Direction: Please quote from the material below word for word, beginning at the line that has "How far is (x=165, y=112)" and stopping after the line that has "1416 centimetres".

Raw data:
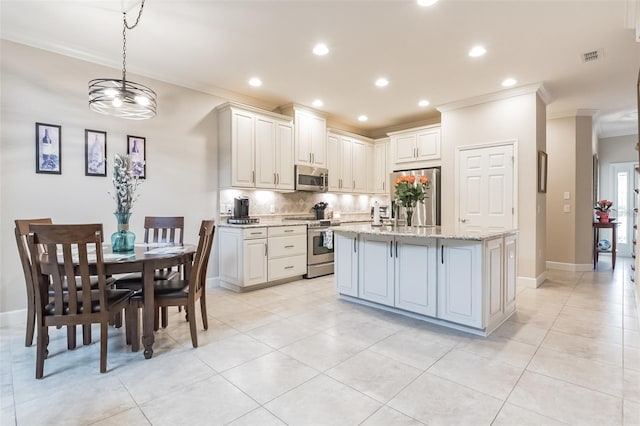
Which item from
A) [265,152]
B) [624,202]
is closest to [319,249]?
[265,152]

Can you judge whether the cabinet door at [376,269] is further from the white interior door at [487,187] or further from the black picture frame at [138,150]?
the black picture frame at [138,150]

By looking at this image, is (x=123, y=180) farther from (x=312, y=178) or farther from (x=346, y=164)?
(x=346, y=164)

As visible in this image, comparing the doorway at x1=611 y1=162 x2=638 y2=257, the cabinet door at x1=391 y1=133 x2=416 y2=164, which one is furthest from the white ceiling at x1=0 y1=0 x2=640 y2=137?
the doorway at x1=611 y1=162 x2=638 y2=257

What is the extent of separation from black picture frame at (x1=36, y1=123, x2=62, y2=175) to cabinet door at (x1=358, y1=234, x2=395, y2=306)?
335 cm

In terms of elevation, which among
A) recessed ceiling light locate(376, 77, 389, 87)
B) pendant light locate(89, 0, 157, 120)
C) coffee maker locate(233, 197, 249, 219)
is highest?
recessed ceiling light locate(376, 77, 389, 87)

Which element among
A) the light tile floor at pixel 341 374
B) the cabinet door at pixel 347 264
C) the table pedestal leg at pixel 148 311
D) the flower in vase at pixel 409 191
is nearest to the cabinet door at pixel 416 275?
the light tile floor at pixel 341 374

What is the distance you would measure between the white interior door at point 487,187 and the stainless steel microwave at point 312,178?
2.25 metres

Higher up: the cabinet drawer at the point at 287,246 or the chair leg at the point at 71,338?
the cabinet drawer at the point at 287,246

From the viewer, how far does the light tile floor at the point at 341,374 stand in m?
1.77

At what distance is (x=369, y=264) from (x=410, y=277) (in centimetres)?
52

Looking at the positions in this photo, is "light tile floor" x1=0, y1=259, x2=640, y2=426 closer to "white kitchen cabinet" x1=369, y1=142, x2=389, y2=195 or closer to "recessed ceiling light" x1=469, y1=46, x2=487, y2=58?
"recessed ceiling light" x1=469, y1=46, x2=487, y2=58

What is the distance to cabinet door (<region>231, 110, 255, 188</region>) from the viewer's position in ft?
14.8

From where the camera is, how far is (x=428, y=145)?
18.5ft

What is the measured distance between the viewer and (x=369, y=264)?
3.57 metres
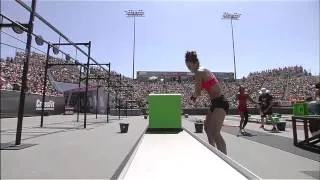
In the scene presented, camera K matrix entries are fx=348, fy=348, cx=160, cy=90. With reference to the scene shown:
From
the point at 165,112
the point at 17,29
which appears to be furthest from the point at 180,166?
the point at 165,112

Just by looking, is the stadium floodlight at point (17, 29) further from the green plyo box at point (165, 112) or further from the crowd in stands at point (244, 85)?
the crowd in stands at point (244, 85)

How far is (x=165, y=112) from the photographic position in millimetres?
14320

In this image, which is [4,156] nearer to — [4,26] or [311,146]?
[4,26]

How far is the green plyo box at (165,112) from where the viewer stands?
1416 centimetres

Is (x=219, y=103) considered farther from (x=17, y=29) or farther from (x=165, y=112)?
(x=165, y=112)

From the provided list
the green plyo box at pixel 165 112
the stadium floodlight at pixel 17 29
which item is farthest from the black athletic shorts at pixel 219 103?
the green plyo box at pixel 165 112

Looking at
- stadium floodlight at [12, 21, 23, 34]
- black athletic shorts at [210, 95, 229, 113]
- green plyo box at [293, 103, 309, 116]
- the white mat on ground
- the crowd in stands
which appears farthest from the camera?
the crowd in stands

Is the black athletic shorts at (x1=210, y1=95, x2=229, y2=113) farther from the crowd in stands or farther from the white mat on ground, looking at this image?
the crowd in stands

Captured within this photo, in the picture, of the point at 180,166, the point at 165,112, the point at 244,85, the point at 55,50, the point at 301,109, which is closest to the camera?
the point at 180,166

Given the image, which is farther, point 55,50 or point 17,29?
point 55,50

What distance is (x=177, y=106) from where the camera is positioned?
46.6ft

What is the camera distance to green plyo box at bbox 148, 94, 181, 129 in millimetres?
14164

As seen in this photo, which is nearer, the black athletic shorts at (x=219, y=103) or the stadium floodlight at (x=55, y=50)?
the black athletic shorts at (x=219, y=103)

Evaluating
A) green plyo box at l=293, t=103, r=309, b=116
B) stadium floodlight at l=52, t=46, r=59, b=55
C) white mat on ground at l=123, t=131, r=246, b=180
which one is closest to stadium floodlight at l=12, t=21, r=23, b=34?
white mat on ground at l=123, t=131, r=246, b=180
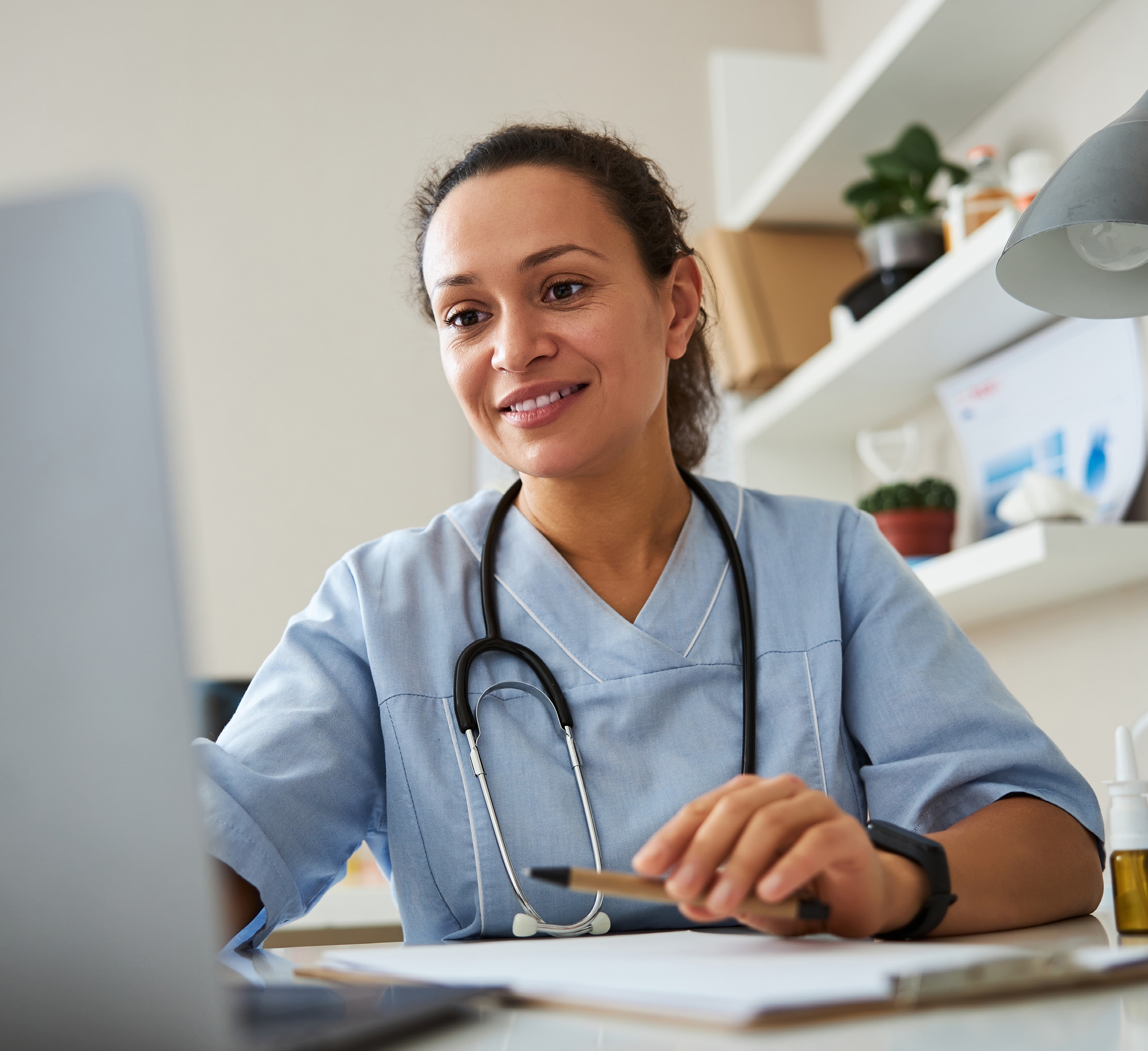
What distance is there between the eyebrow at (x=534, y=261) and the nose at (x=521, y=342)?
1.7 inches

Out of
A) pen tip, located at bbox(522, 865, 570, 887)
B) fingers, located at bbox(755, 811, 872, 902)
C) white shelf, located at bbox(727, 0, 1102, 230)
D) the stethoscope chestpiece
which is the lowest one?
the stethoscope chestpiece

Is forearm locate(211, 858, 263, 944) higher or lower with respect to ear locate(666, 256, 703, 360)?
lower

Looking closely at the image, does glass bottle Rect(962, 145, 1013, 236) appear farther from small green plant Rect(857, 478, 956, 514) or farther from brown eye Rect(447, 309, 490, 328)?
brown eye Rect(447, 309, 490, 328)

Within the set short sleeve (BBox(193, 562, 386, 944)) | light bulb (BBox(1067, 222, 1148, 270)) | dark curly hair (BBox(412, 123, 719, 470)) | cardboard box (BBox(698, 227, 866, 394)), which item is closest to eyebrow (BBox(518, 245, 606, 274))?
dark curly hair (BBox(412, 123, 719, 470))

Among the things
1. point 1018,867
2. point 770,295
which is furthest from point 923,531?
point 1018,867

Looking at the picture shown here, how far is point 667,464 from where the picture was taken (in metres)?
1.19

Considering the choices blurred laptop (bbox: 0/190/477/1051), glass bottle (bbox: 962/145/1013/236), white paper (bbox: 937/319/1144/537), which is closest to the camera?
blurred laptop (bbox: 0/190/477/1051)

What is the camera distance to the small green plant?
1.83 metres

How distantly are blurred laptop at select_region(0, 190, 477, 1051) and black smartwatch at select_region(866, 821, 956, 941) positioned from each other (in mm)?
495

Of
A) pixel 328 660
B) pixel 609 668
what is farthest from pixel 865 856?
pixel 328 660

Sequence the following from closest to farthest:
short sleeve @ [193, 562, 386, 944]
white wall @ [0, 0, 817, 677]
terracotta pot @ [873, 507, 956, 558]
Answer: short sleeve @ [193, 562, 386, 944] → terracotta pot @ [873, 507, 956, 558] → white wall @ [0, 0, 817, 677]

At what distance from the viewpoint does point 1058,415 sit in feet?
5.54

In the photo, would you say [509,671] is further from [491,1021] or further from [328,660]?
[491,1021]

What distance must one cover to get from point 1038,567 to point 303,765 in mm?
1038
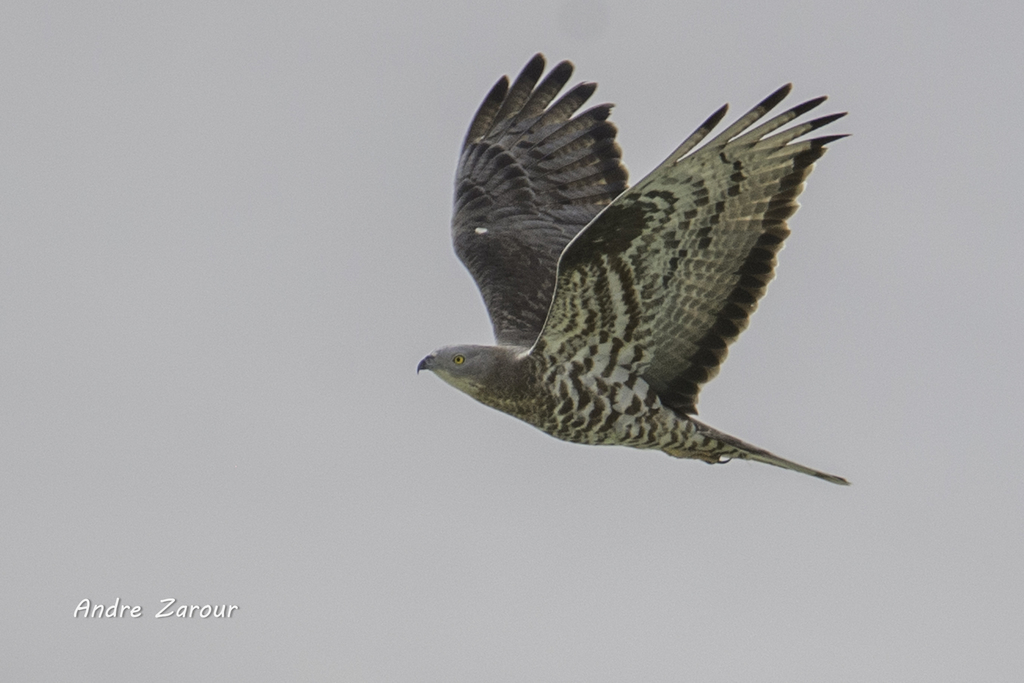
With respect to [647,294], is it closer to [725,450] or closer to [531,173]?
[725,450]

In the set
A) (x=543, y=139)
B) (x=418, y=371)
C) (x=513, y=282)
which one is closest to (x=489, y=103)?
(x=543, y=139)

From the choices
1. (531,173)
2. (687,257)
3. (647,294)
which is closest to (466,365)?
(647,294)

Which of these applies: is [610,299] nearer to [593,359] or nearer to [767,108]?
[593,359]

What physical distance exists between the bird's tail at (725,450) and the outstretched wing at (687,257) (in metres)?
0.20

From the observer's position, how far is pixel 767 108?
877 centimetres

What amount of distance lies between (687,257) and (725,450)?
1455mm

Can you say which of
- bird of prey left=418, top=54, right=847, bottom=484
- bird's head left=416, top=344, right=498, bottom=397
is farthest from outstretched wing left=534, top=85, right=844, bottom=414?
bird's head left=416, top=344, right=498, bottom=397

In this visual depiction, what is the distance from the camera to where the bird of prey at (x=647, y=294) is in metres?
9.10

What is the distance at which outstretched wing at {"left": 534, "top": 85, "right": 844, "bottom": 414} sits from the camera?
903 centimetres

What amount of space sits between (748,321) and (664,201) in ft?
4.14

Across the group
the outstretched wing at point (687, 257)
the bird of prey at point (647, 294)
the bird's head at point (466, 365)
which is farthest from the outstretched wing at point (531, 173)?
the outstretched wing at point (687, 257)

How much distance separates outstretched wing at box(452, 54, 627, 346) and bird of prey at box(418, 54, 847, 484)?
0.11 feet

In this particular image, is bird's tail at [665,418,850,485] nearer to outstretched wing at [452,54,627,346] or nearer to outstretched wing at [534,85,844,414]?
outstretched wing at [534,85,844,414]

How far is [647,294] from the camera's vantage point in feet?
31.9
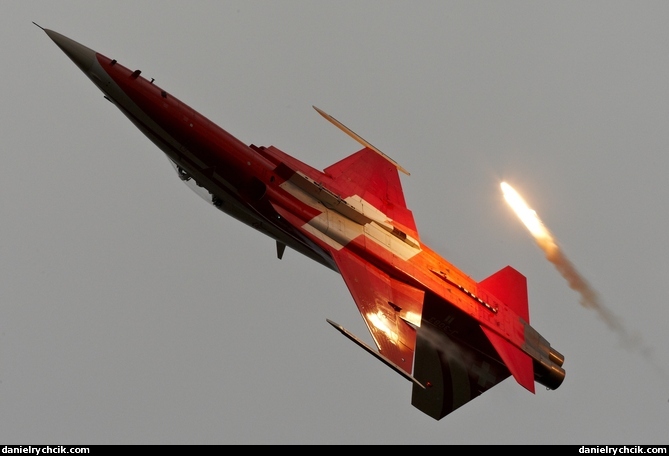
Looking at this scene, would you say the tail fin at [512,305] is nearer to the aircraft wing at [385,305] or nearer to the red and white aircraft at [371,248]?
the red and white aircraft at [371,248]

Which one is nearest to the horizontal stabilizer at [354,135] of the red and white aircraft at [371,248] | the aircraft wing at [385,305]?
the red and white aircraft at [371,248]

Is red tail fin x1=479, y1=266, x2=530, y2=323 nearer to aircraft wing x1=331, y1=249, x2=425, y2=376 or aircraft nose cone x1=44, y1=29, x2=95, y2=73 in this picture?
aircraft wing x1=331, y1=249, x2=425, y2=376

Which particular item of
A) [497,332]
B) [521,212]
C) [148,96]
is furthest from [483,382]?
[148,96]

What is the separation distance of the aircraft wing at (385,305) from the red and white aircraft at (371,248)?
0.05 metres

Solution:
How far is (x=165, y=112) from the photographic position in millimetres?
14320

In this image, which is [4,156] nearer to — [4,26] or [311,146]?
[4,26]

How far is the green plyo box at (165,112) from where the viewer stands?
1416 centimetres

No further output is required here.